→ **Your objective**: Retype the lines from the one containing "Based on what" down to the one containing "393 centimetres", including both. Reproduce every character as it stands.

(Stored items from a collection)
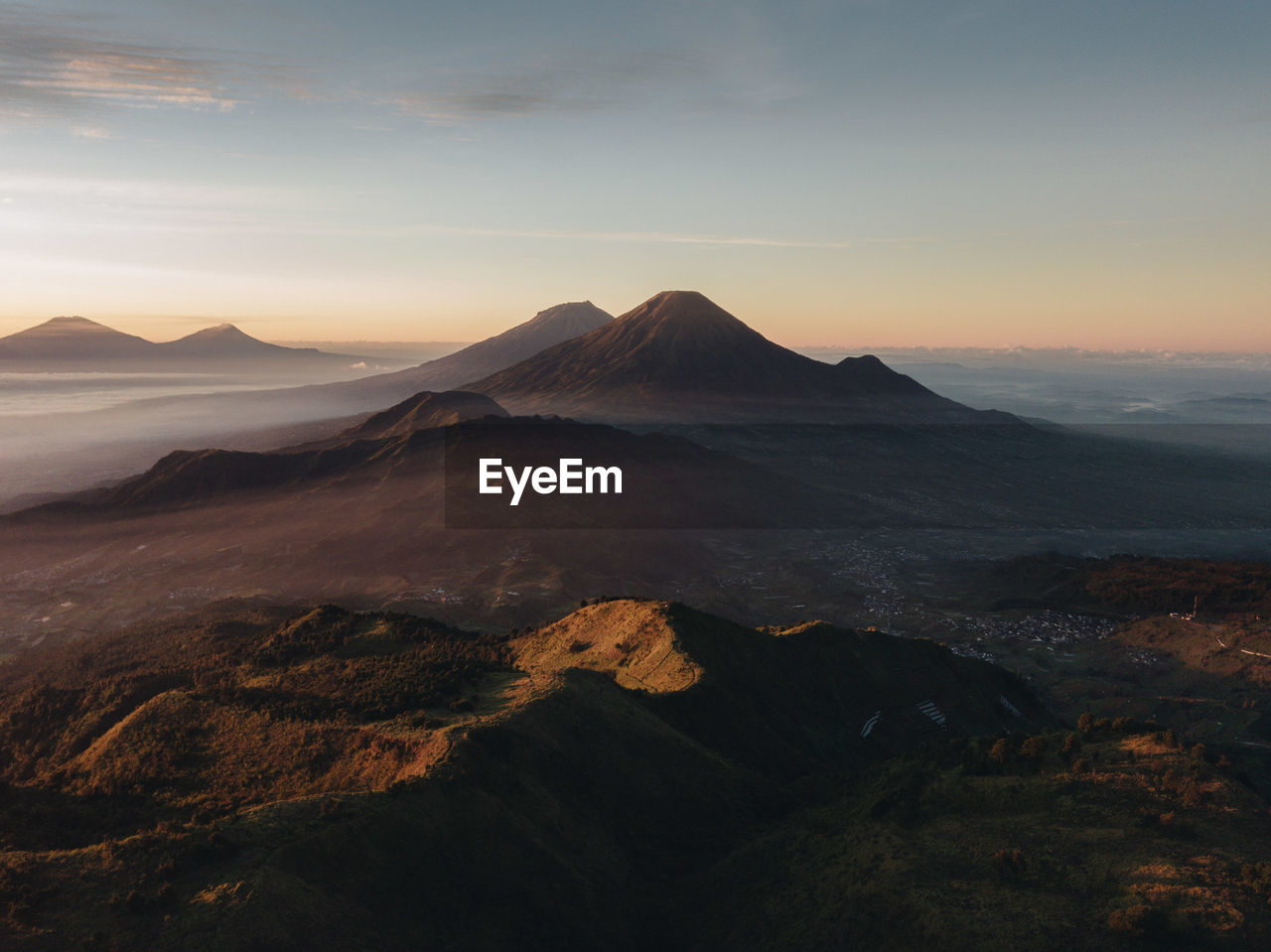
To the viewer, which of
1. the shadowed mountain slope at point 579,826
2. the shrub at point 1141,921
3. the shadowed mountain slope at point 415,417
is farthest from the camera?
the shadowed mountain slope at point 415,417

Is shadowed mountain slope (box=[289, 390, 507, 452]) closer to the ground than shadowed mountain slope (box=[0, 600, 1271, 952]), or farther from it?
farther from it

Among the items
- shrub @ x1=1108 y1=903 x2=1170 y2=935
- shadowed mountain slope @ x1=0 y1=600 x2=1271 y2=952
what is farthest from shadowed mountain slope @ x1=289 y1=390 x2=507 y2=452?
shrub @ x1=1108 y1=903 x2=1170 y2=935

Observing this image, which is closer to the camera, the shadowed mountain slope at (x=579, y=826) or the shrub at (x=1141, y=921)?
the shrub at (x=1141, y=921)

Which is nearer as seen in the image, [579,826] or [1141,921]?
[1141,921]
--
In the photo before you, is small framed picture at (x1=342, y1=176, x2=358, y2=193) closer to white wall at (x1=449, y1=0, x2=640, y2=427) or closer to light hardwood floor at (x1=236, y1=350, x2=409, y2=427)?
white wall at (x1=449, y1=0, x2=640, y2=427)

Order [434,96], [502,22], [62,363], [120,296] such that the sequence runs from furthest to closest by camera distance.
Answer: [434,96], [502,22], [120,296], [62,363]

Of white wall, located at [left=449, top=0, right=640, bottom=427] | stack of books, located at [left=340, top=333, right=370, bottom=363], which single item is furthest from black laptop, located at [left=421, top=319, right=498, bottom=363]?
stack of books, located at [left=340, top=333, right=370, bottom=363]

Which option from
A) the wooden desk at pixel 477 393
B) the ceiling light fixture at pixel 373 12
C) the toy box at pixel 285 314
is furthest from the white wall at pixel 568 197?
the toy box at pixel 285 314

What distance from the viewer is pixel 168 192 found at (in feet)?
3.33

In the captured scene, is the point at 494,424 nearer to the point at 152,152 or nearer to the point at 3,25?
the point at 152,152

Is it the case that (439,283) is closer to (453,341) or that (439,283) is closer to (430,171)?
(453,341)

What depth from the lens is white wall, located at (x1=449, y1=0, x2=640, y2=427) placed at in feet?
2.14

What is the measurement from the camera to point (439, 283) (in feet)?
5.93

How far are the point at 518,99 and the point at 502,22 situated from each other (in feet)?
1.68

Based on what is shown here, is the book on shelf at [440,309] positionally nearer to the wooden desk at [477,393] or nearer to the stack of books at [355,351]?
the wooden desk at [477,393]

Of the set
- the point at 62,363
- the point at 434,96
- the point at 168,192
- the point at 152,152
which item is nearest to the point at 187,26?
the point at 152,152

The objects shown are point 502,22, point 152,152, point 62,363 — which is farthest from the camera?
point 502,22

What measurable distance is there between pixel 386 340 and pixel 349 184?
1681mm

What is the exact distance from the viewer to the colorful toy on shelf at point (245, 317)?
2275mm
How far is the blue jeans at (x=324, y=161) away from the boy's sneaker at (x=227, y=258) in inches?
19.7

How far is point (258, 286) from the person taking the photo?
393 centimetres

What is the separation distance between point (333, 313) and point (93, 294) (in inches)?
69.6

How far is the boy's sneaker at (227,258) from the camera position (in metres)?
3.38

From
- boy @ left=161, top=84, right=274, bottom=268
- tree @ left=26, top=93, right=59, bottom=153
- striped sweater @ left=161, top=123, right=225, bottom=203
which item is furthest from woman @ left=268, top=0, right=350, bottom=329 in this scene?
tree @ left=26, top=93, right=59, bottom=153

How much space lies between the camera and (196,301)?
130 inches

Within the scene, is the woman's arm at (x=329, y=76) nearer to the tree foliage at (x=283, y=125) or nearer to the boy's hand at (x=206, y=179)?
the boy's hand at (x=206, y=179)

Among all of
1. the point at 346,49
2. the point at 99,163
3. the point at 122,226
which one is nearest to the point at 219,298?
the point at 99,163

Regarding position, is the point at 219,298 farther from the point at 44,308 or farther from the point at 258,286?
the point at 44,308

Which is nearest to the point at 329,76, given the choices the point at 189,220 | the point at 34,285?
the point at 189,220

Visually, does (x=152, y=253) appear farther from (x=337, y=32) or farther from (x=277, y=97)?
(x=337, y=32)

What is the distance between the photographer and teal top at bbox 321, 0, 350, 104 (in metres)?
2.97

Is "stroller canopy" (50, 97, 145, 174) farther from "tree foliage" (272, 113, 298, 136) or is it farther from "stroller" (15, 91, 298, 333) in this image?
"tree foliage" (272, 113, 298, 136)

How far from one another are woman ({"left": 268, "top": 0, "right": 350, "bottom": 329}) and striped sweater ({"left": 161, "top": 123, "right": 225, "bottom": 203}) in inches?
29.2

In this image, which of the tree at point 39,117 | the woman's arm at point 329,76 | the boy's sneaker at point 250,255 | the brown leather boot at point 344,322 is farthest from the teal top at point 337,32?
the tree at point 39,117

→ **Output for this task**:
Based on what is shown here, is the book on shelf at [440,309] positionally nearer to the wooden desk at [477,393] or nearer to the stack of books at [355,351]?
the wooden desk at [477,393]

Of the set
- the point at 62,363
- the point at 434,96
- the point at 168,192
- the point at 152,152
which item is nearest to the point at 187,26?
the point at 152,152

The objects shown are point 502,22, point 152,152, point 62,363 — which is farthest from the camera?
point 502,22

What measurable distance is there between pixel 386 340 and pixel 349 184?
1681mm

What is the exact distance from the viewer to the colorful toy on shelf at point (245, 317)?
2275mm
How far is the blue jeans at (x=324, y=161) away from the boy's sneaker at (x=227, y=258) in inches?
19.7

How far is point (258, 286) from the person taking the photo?
393 centimetres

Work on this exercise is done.